**Reto:** Repite textualmente el pasaje de la sección de texto que comienza en “Me detengo en” y termina en “desheredados... (p. 67).”.

**Sección de texto:**

En “Radiografía de una década: 1953-1963”, Fuentes hace un ensayo nostálgico e incisivo. Su entrada a la Facultad de Derecho de la UNAM en San Ildefonso, los rituales de iniciación que rapaban a los perros [alumnos de nuevo ingreso], el maestro y director Mario de la Cueva. Pero, sobre todo, cómo esa escuela se convirtió en la puerta de entrada a las letras, la cultura y la política en su sentido más amplio y ambicioso. La llamada Generación de Medio Siglo, con ansias de modernidad mientras a sus espaldas seguía latiendo el México de las armas y la sangre. Se trata de una reflexión sobre el régimen en el que desembocó la Revolución Mexicana, sus actores, instituciones y protocolos. Rastrea las desigualdades que modelan a la sociedad mexicana, la expansión de una naciente e incierta clase media, la subordinación de las organizaciones obreras y campesinas, los usos y costumbres de “los de arriba” y las características autoritarias de un régimen que parecía inamovible.

Me detengo en esta última dimensión porque creo que por desgracia tiene una enorme actualidad. Creí escuchar los ecos de la prosa de Fuentes en algunas realidades ¿en construcción? en el presente. Juzguen ustedes.

Describe a Ruiz Cortines:

Asimila la autoridad presidencial con el destino de la Patria, operación que exige apelar a toda una retórica que identifique al poder presente con los grandes nombres y luchas del pasado, aunque en definitiva unos y otros se excluyan... Desde allí, dirime, obsequia, advierte, cumple funciones de árbitro y padre benévolo... iglesia que distribuye hostias a unos cuantos, tacos a la mayoría, sermones idénticos a todos, excomuniones a los descontentos, absoluciones a los arrepentidos, conserva el paraíso a los pudientes y se lo promete a los desheredados... (p. 67).

**Listado:**
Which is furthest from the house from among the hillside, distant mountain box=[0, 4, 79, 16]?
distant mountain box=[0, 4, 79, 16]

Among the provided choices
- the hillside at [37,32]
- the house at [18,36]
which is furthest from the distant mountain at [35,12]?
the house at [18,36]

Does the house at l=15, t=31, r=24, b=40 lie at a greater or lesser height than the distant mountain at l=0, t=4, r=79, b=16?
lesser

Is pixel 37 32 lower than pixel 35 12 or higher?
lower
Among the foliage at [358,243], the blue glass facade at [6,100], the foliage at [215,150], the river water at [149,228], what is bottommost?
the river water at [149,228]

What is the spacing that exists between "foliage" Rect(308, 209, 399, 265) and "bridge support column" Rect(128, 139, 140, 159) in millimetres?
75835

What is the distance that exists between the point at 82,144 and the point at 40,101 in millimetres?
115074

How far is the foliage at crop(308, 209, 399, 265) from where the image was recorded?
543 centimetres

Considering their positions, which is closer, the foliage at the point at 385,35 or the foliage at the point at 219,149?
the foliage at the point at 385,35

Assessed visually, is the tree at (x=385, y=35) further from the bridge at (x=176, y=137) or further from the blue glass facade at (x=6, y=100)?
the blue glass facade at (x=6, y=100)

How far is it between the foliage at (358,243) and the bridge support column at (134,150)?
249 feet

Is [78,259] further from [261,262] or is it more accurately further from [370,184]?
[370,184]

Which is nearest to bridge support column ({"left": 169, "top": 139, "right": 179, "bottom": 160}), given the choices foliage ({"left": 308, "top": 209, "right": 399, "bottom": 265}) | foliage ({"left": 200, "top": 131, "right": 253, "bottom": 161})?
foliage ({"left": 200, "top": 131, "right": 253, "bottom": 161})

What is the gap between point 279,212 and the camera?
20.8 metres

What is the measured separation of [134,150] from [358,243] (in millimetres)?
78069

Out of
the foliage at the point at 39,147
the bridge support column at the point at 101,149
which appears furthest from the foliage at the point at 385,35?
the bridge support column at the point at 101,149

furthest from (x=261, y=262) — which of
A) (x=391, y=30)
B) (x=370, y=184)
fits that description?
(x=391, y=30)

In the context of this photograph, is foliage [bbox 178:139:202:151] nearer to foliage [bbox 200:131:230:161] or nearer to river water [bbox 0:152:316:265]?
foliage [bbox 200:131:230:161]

**Respuesta:**
Me detengo en esta última dimensión porque creo que por desgracia tiene una enorme actualidad. Creí escuchar los ecos de la prosa de Fuentes en algunas realidades ¿en construcción? en el presente. Juzguen ustedes.

Describe a Ruiz Cortines:

Asimila la autoridad presidencial con el destino de la Patria, operación que exige apelar a toda una retórica que identifique al poder presente con los grandes nombres y luchas del pasado, aunque en definitiva unos y otros se excluyan... Desde allí, dirime, obsequia, advierte, cumple funciones de árbitro y padre benévolo... iglesia que distribuye hostias a unos cuantos, tacos a la mayoría, sermones idénticos a todos, excomuniones a los descontentos, absoluciones a los arrepentidos, conserva el paraíso a los pudientes y se lo promete a los desheredados... (p. 67).